What follows is a listing. Return every line of it exactly.

(Records from a spatial question set)
..............................

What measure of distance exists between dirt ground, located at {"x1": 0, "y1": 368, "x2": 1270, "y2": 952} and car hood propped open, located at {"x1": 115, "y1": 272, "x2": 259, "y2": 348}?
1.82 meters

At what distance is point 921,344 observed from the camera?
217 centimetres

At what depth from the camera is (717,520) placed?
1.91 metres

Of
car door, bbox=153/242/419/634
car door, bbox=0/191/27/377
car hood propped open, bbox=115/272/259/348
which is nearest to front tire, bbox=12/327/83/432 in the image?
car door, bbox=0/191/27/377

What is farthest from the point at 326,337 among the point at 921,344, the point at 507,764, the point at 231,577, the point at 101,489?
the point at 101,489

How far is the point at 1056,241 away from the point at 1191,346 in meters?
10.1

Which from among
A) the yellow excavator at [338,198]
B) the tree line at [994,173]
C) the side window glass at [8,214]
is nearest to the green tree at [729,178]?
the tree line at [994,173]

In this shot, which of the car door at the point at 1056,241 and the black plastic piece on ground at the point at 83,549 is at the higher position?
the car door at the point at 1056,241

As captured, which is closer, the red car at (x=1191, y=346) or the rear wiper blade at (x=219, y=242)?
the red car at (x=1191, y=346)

..............................

**FINAL ANSWER:**
What measure of distance exists between dirt ground, located at {"x1": 0, "y1": 368, "x2": 1270, "y2": 952} and car hood propped open, located at {"x1": 115, "y1": 272, "x2": 259, "y2": 348}?
1.82 meters

At what distance is point 921,344 observed from the camera?
217 centimetres

At what depth from the camera is (717,520) placed?
1.91 metres

Of
car door, bbox=153/242/419/634
car door, bbox=0/191/27/377
car hood propped open, bbox=115/272/259/348
which is nearest to front tire, bbox=12/327/83/432 in the image?
car door, bbox=0/191/27/377

What is farthest from the point at 326,337 among the point at 921,344, the point at 507,764, the point at 231,577, the point at 101,489?
the point at 101,489

How far is the point at 1056,241 away from the point at 1191,346 in meters?
10.1

Which from among
A) the yellow excavator at [338,198]
B) the tree line at [994,173]
C) the side window glass at [8,214]
is nearest to the green tree at [729,178]?
the tree line at [994,173]

In this shot, which of the car door at the point at 1056,241 and the black plastic piece on ground at the point at 83,549 is at the higher position?
the car door at the point at 1056,241

As captured, which is closer, the red car at (x=1191, y=346) or the rear wiper blade at (x=219, y=242)?
the red car at (x=1191, y=346)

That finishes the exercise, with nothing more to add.